Dragon Eye is written and illustrated by Kairi Fujiyama. Kodansha published the manga's 9 tankōbon between December 22, 2005, and February 22, 2008. The manga is licensed in North America by Del Rey Manga, which released the first volume in June 2007.

==Reception==
Dragon Eye was ranked equal fourth with Black Sun, Silver Moon and Zombie-Loan on an About.com's reader poll for the best shōnen manga of 2007. Dragon Eye was nominated as one of Young Adult Library Services Association's 2008 Great Graphic Novels. Anime News Network's Theron Martin commends the manga for its "good artistry despite generic design, lots and lots of action" but criticises it for "zero originality or freshness, little character development". Mania.com's Sakura Eries criticises the manga for its excessive use of speedlines saying, "unfortunately, between the speed lines and the "blurred" depictions of weapons in motion, it's difficult to distinguish who is being hit by what in certain panels". Comics Worth Reading's Ed Sizemore commends the characterisation of Leila as "a wonderful blend of passion, seriousness, honesty, and naivete". He also commends the fight scenes for being "dynamic and fluid". A later review by Sizemore commends Kairi Fujiyama's storytelling for being able to "blend the background material into the narrative.

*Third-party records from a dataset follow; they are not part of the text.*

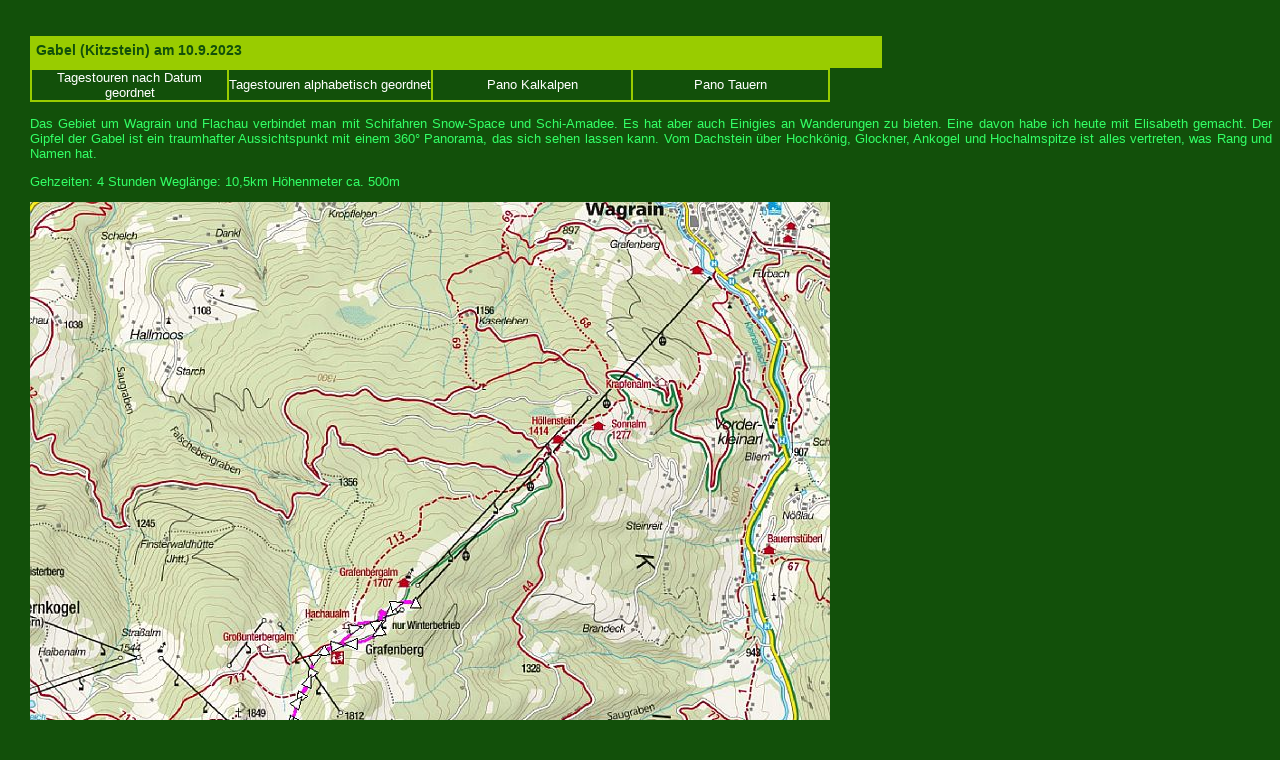

--- FILE ---
content_type: text/html
request_url: http://gonaus.net/tagestouren/gabel/gabel.html
body_size: 2377
content:
<!DOCTYPE HTML PUBLIC "-//W3C//DTD HTML 4.01 Transitional//EN">
<head>
<meta http-equiv="Content-Type" content="text/html; charset=utf-8" />
<Link rel="stylesheet" type="text/css" href="../../oesterreich.css">
<title>Gabel(Kitzstein)</title>
<style type="text/css">
<!--
.Stil1 {
	font-size: 10pt
}
a:link {
	color: #FFFFFF;
	text-decoration: none;
}
a:visited {
	color: #CCCCCC;
	text-decoration: none;
}
a:active {
	color: #CCCCCC;
	text-decoration: none;
}
a:hover {
	text-decoration: underline;
}
-->
</style>
</head>

<body>
<p>&nbsp;</p>
<h2>Gabel (Kitzstein) am 10.9.2023</h2>
   <table width="800" border="1" cellspacing="0" cellpadding="0" bordercolor="#99cc00">
  <tr>
    <td style="width: 227px"><div align="center"><a href="../../tagestouren_2023.htm">Tagestouren nach Datum geordnet</a></div></td>
    <td style="width: 233px"><div align="center"><a href="../../tagestouren_alphabet.htm">Tagestouren alphabetisch geordnet</a></div></td> 
    <td style="width: 233px"><div align="center">
		<a href="pano_kalkalpen.jpg" target="_blank">Pano Kalkalpen</a></div></td> 
	<td style="width: 233px"><div align="center">
		<a href="pano_tauern.jpg" target="_blank">Pano Tauern</a></div></td> 

       
  </tr>

</table>


<p>Das Gebiet um Wagrain und Flachau verbindet man mit Schifahren Snow-Space und 
Schi-Amadee. Es hat aber auch Einigies an Wanderungen zu bieten. Eine davon habe 
ich heute mit Elisabeth gemacht. Der Gipfel der Gabel ist ein traumhafter 
Aussichtspunkt mit einem 360° Panorama, das sich sehen lassen kann. Vom 
Dachstein über Hochkönig, Glockner, Ankogel und Hochalmspitze ist alles 
vertreten, was Rang und Namen hat.</p>
<p>Gehzeiten: 4 Stunden Weglänge: 10,5km Höhenmeter ca. 500m</p>
<p><img height="818" src="gabel.jpg" width="800"></p>
<p><img height="450" src="Bild2.jpg" width="800"><br>Gleich an der Bergstation 
des Grafenbergliftes hat man einen schönen Blick zu Sonntagskogel (links) und 
Gernkogel (rechts)</p>
<p><img height="450" src="Bild3.jpg" width="800"><br>Die breite Schotterstraße, 
die wir gehen, 
führt bergab. Zwischen den beiden Grasgipfeln von vorhin zeigt sich die Höllwand 
über dem Großarltal</p>
<p><img height="450" src="Bild4.jpg" width="800"><br>Der Weg ist gut 
ausgeschildert, 2 Stunden bis zum Gipfel sind hier angegeben. Darunter ist die Hachaualm, 
der wir am Rückweg einen Besuch abstatten werden.</p>
<p><img height="450" src="Bild5.jpg" width="800"><br>Wunderbare Ausblicke links 
und rechts des Weges, hier Dachstein un Gosaukamm</p>
<p>
<img height="427" src="Bild7.jpg" width="800"><br>Wir sind jetzt am Salzburger 
Almenweg unterwegs und stehen am Auhofsattel mit 1680m der niedrigste Punkt der 
Tour</p>
<p>
<table style="width: 57%">
	<tr>
		<td><img height="711" src="Bild25.jpg" width="400"></td>
		<td><img height="711" src="Bild22.jpg" width="400"></td>
	</tr>
</table>
<br>Ab nun beginnt ein wirklich sehr steiler Anstieg von ca. 350Hm allerdings 
meist im Schatten - Gott sei Dank, wir sind so um 12.00 unterwegs</p>
<p><img height="450" src="Bild8.jpg" width="800"><br>Dazwischen immer wieder 
tolle Ausblicke - Tennengebirge (rechts), Hochkönig (links)</p>
<p><img height="450" src="Bild9.jpg" width="800"><br>Es ist keine Wolke am 
Himmel, dennoch ist die Sicht etwas durch den Dunst getrübt, aber das tut 
unserer guten Laune keinen Abbruch</p>
<p><img height="450" src="Bild10.jpg" width="800"><br>Nach dem sehr steilen 
Anstieg kommt man zu einem Noname-Gipfel und gleich daneben...<br></p>
<p><img height="450" src="Bild11.jpg" width="800"><br>... steht dieser Kosmische 
Baum, der die Verbindung zwischen Erde und Kosmos herstellen soll.</p>
<p><img height="450" src="Bild12.jpg" width="800"><br>Weit ist es nicht mehr bis 
zum Gipfel der Gabel</p>
<p><img height="450" src="Bild13.jpg" width="800"><br>Geschafft! Wir sind oben 
auf 2037m. Die Gabel wird auch in manchen Landkarten als Kitzstein bezeichnet</p>
<p><img height="450" src="Bild14.jpg" width="800"><br>Eine grandiose Aussicht 
hier von der Hochalmspitze (links) über Ankogel (Mtte)</p>
<p><img height="450" src="Bild16.jpg" width="800"><br>weiter zu den Hohen Tauern 
(ganz blass) in der Mitte der Schuhflicker und rechts die Höllwand</p>
<p><img height="450" src="Bild15.jpg" width="800"><br>schließlich noch Hochkönig 
und die Bayrischen Alpen</p>
<p>
<img height="450" src="Bild17.jpg" width="800"><br>Wir verbringen einige Zeit am 
Gipfel und genießen das 360° Panorama. Aber dann müssen wir wieder hinunter</p>
<p><img height="450" src="Bild18.jpg" width="800"><br>Vorbei an diesem schönen 
Rastbankerl...</p>
<table style="width: 57%">
	<tr>
		<td><img height="711" src="Bild23.jpg" width="400"></td>
		<td><img height="711" src="Bild24.jpg" width="400"></td>
	</tr>
</table>
... wieder über den sehr steilen, teilweise rutschigen Steig
<p><img height="450" src="Bild20.jpg" width="800"><br>Noch ein letzter Rückblick 
zu unserem heutigen Gipfel</p>
<p><img height="450" src="Bild21.jpg" width="800"><br>Und so bummeln wir guter 
Dinge hinunter zur Hachaualm und genehmigen uns eine gute Jause mit einem 
Zirberl</p>
<p><img height="450" src="Bild19.jpg" width="800"><br>Jetzt sind auch die 
Lichtverhältnisse zu den Radstädter Tauern besser</p>
<p><img height="450" src="Bild1.jpg" width="800"><br>Dann sind wir wieder bei 
der Bergstation, wo wir uns von Ennskraxn (links), Mosermandl (ganz hinten) und 
Faulkogel (rechts) verabschieden</p>
<p>Fazit: Wunderbare Bergtour mit sehr steilem Gipfelanstieg, traumhaftem 
Panorama - kein überlaufener Gipfel, fast schon ein Geheimtipp<br>Öffis: ab Wien Hbf 
6:21, an Schaldming 10:31<br>&nbsp;&nbsp;&nbsp;&nbsp;&nbsp;&nbsp;&nbsp; 
ab Schaldming 16:21, an Wien Hbf 20:39</p>
</body>

</html>


--- FILE ---
content_type: text/css
request_url: http://gonaus.net/oesterreich.css
body_size: 282
content:
body,td{background-color:#12500A;font-family:Verdana,Arial;font-size:10pt;color:#33FF66;margin-left:30px;text-align:justify;
scrollbar-base-color:#006600;
scrollbar-arrow-color:#FFFFFF;
scrollbar-darkshadow-color:#33FF66;
scrollbar-face-color:#006600;}
h2{font-family:Verdana,Arial;font-size:14px;color:#12500A;background-color:#99cc00;height:20px;width:840px;padding:6px;margin-bottom:0px;}
.strich{font-family:Verdana,Arial;font-size:14px;color:#99FFcc;font-weight:bold;padding:2px;border-top:1px solid #99FFCC;}



As the characters face various challenges, they are reminded of situations in their past, leading to a flashback sequence". Coolstreak Comics' Julie Gray comments that the manga "reminds me a lot of Bleach in both style and feel". She criticises the manga for its dialogue saying, "in some places the dialogue didn't always flow very well or make sense even though the storyline itself is engaging". Active Anime's Scott Campbell commends the fast pacing of the manga which "results in a "never a dull moment" kind of feel to the series". He also recommends the manga to "any Naruto or Bleach enthusiast". Jason Thompson's appendix to Manga: The Complete Guide comments on the manga's "clear Naruto influence" through the "pseudo-Asian setting and the central character dynamic". He also comments that "despite lots of swords slashing around, the series is low on violence, as the Dracules turn to smoke when killed".